[Entries from a dataset]
--------------------------------------------------
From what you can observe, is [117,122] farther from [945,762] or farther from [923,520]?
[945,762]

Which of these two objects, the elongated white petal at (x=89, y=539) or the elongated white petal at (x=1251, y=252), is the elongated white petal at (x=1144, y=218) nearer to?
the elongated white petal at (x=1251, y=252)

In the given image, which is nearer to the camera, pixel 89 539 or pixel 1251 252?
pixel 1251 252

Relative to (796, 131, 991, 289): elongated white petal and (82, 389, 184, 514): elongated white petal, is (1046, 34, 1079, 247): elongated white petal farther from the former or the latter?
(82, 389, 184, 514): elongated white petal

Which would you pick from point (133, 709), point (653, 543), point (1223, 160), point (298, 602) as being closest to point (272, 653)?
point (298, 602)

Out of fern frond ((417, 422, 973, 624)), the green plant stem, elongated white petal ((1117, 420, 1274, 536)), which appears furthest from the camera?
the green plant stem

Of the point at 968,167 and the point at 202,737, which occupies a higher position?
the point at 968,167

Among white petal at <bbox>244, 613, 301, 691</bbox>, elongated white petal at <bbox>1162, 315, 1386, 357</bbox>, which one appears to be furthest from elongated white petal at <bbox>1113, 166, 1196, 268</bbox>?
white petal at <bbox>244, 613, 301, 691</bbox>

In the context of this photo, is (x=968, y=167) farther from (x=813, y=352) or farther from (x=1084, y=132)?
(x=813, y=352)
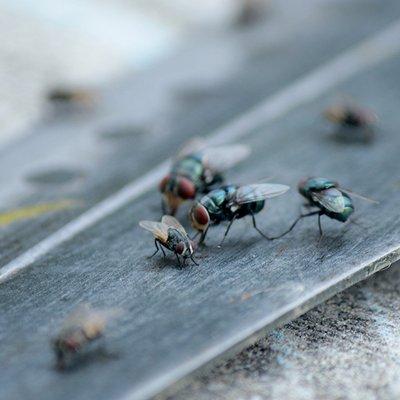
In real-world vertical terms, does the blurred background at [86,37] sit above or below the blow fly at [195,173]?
above

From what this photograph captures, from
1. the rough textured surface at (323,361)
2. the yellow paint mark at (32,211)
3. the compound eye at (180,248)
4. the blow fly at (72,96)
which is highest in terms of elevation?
the blow fly at (72,96)

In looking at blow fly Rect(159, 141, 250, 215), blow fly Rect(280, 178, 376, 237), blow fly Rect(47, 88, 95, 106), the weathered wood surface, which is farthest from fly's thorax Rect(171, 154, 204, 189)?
blow fly Rect(47, 88, 95, 106)

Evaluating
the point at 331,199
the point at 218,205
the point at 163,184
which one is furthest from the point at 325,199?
the point at 163,184

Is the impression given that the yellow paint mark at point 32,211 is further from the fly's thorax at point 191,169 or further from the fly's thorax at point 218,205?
the fly's thorax at point 218,205

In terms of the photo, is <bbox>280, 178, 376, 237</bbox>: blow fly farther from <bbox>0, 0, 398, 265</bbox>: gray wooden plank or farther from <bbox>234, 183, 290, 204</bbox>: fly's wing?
<bbox>0, 0, 398, 265</bbox>: gray wooden plank

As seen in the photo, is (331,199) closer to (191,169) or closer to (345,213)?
(345,213)

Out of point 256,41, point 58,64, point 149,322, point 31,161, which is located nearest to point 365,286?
point 149,322

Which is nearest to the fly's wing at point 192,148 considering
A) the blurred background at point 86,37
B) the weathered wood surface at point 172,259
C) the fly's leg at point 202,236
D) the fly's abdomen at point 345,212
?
the weathered wood surface at point 172,259
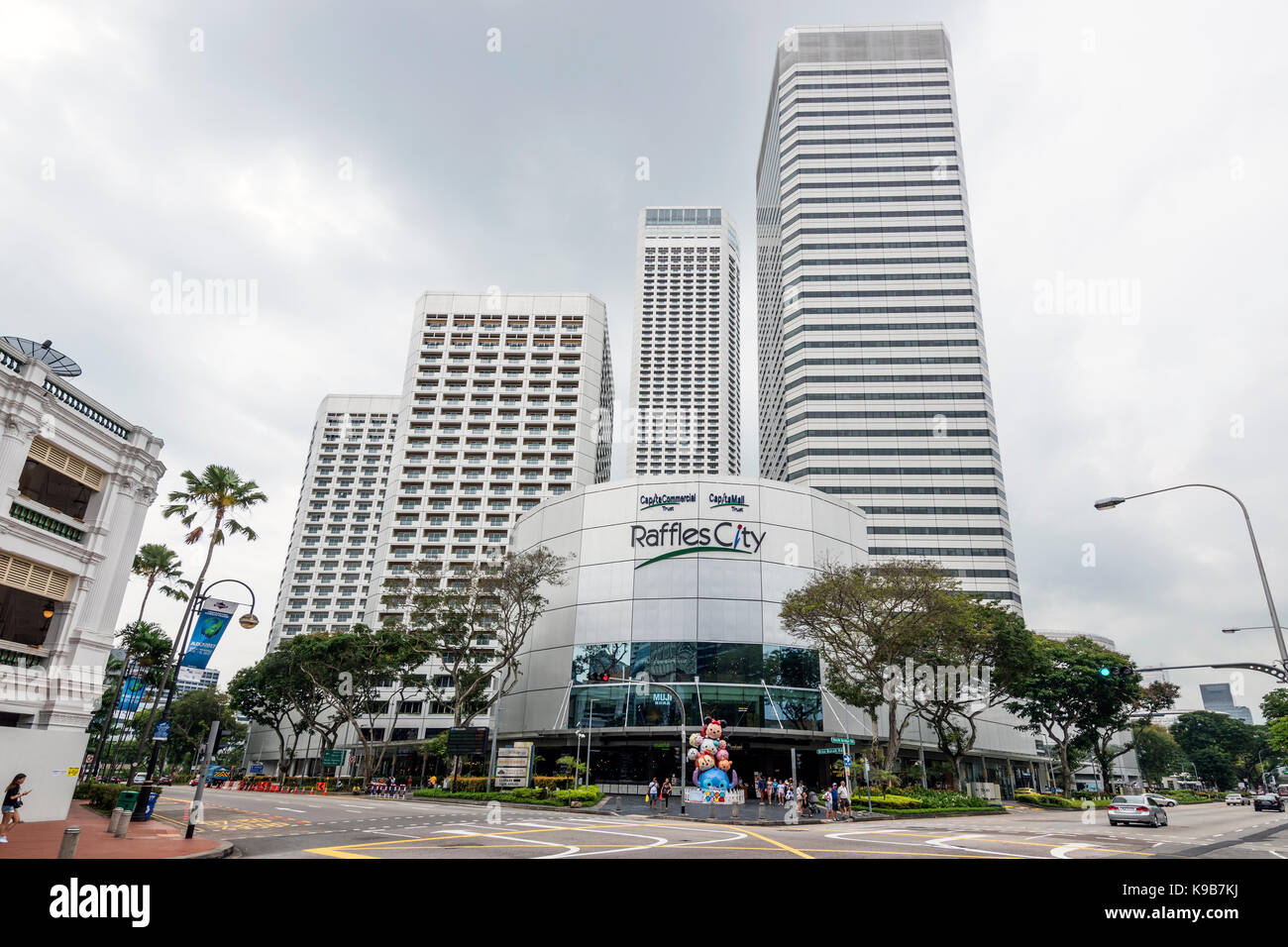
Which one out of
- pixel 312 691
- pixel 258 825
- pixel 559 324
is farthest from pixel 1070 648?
pixel 559 324

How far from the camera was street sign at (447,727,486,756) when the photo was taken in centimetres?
4775

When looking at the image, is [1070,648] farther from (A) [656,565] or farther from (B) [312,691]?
(B) [312,691]

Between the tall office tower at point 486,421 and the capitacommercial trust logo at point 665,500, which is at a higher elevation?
the tall office tower at point 486,421

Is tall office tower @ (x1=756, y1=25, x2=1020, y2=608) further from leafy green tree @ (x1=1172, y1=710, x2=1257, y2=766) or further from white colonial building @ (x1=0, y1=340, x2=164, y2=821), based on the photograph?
white colonial building @ (x1=0, y1=340, x2=164, y2=821)

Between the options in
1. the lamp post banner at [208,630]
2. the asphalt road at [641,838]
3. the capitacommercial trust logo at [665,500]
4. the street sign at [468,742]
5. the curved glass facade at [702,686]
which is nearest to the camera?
the asphalt road at [641,838]

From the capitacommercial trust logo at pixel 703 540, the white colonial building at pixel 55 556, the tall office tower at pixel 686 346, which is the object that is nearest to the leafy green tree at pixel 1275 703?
the capitacommercial trust logo at pixel 703 540

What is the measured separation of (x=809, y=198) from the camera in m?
119

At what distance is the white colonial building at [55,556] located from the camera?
23109mm

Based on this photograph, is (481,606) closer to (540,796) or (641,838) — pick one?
(540,796)

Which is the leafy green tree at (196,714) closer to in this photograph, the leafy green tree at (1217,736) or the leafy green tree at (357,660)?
the leafy green tree at (357,660)

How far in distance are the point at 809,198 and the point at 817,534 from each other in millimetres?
79326

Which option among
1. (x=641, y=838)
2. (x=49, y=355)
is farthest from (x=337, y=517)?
(x=641, y=838)

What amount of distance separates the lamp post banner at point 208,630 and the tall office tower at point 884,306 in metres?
89.7

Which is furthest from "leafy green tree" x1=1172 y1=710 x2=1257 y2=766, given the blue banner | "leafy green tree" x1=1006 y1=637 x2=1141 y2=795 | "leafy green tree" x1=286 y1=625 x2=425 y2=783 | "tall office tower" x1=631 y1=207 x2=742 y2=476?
the blue banner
--------------------------------------------------
Transcribe the listing above verbatim. Omit the pictures.

From what you can observe, is [117,122] farther from [945,762] or farther from [923,520]?
[945,762]

Which of these two objects, the elongated white petal at (x=89, y=539) or the elongated white petal at (x=1251, y=252), is the elongated white petal at (x=1144, y=218) nearer to?
the elongated white petal at (x=1251, y=252)

In the given image, which is nearer to the camera, pixel 89 539 or pixel 1251 252?
pixel 1251 252

Relative to (796, 131, 991, 289): elongated white petal and (82, 389, 184, 514): elongated white petal, is (1046, 34, 1079, 247): elongated white petal farther from the former or the latter?
(82, 389, 184, 514): elongated white petal

Which would you pick from point (133, 709), point (653, 543), point (1223, 160), point (298, 602) as being closest to point (272, 653)?
point (298, 602)

Out of fern frond ((417, 422, 973, 624)), the green plant stem, elongated white petal ((1117, 420, 1274, 536)), which appears furthest from the camera?
the green plant stem

Of the point at 968,167 and the point at 202,737, which occupies a higher position?
the point at 968,167

Among white petal at <bbox>244, 613, 301, 691</bbox>, elongated white petal at <bbox>1162, 315, 1386, 357</bbox>, which one appears to be furthest from elongated white petal at <bbox>1113, 166, 1196, 268</bbox>?
white petal at <bbox>244, 613, 301, 691</bbox>

In the context of this photo, is (x=968, y=167) farther from (x=813, y=352) or farther from (x=1084, y=132)?
(x=813, y=352)
In real-world vertical terms, does the blurred background at [86,37] sit above or below the blow fly at [195,173]?
above

From what this photograph captures, from
1. the rough textured surface at (323,361)
2. the yellow paint mark at (32,211)
3. the compound eye at (180,248)
4. the blow fly at (72,96)
which is highest in terms of elevation?
the blow fly at (72,96)

In looking at blow fly Rect(159, 141, 250, 215), blow fly Rect(280, 178, 376, 237), blow fly Rect(47, 88, 95, 106), the weathered wood surface, which is farthest from fly's thorax Rect(171, 154, 204, 189)?
blow fly Rect(47, 88, 95, 106)

Evaluating
the point at 331,199
the point at 218,205
the point at 163,184
which one is furthest from the point at 325,199?
the point at 163,184

Is the impression given that the yellow paint mark at point 32,211 is further from the fly's thorax at point 191,169 or further from the fly's thorax at point 218,205?
the fly's thorax at point 218,205

In terms of the photo, is <bbox>280, 178, 376, 237</bbox>: blow fly farther from <bbox>0, 0, 398, 265</bbox>: gray wooden plank or farther from <bbox>234, 183, 290, 204</bbox>: fly's wing?
<bbox>0, 0, 398, 265</bbox>: gray wooden plank

As seen in the photo, is (331,199) closer to (191,169) or closer to (345,213)?
(345,213)

Out of point 256,41, point 58,64, point 149,322, point 31,161, which is located nearest to point 365,286?
point 149,322

Which is nearest to the fly's wing at point 192,148 considering
A) the blurred background at point 86,37
B) the weathered wood surface at point 172,259
C) the fly's leg at point 202,236
D) the fly's abdomen at point 345,212
?
the weathered wood surface at point 172,259
Which one out of
- pixel 312 691
- pixel 258 825
- pixel 559 324
is farthest from pixel 1070 648?
pixel 559 324

How far from the camera was street sign at (447,727,486,756) when the photo was taken in centimetres?
4775

When looking at the image, is [1070,648] farther from (A) [656,565] or farther from (B) [312,691]?
(B) [312,691]

Between the tall office tower at point 486,421 and the capitacommercial trust logo at point 665,500, which is at a higher elevation?
the tall office tower at point 486,421

Is tall office tower @ (x1=756, y1=25, x2=1020, y2=608) further from leafy green tree @ (x1=1172, y1=710, x2=1257, y2=766) or further from white colonial building @ (x1=0, y1=340, x2=164, y2=821), based on the photograph?
white colonial building @ (x1=0, y1=340, x2=164, y2=821)

Between the options in
1. the lamp post banner at [208,630]
2. the asphalt road at [641,838]
3. the capitacommercial trust logo at [665,500]
4. the street sign at [468,742]
5. the curved glass facade at [702,686]
which is nearest to the camera?
the asphalt road at [641,838]

From the capitacommercial trust logo at pixel 703 540, the white colonial building at pixel 55 556, the tall office tower at pixel 686 346, which is the object that is nearest to the leafy green tree at pixel 1275 703?
the capitacommercial trust logo at pixel 703 540

What is the measured separation of (x=809, y=198) from the camera in m?
119

At what distance is the white colonial building at [55,556] located from the camera?
23109mm

Based on this photograph, is (481,606) closer to (540,796) or (641,838) — pick one?
(540,796)

Which is the leafy green tree at (196,714) closer to in this photograph, the leafy green tree at (1217,736) or the leafy green tree at (357,660)?
the leafy green tree at (357,660)

How far in distance are the point at 809,198 and the point at 817,534 from each other in millimetres?
79326

Which option among
1. (x=641, y=838)
2. (x=49, y=355)
is farthest from (x=337, y=517)?
(x=641, y=838)

What amount of distance separates the lamp post banner at point 208,630 and the tall office tower at point 884,306 in metres?
89.7

Which is furthest from "leafy green tree" x1=1172 y1=710 x2=1257 y2=766, given the blue banner | "leafy green tree" x1=1006 y1=637 x2=1141 y2=795 | "leafy green tree" x1=286 y1=625 x2=425 y2=783 | "tall office tower" x1=631 y1=207 x2=742 y2=476?
the blue banner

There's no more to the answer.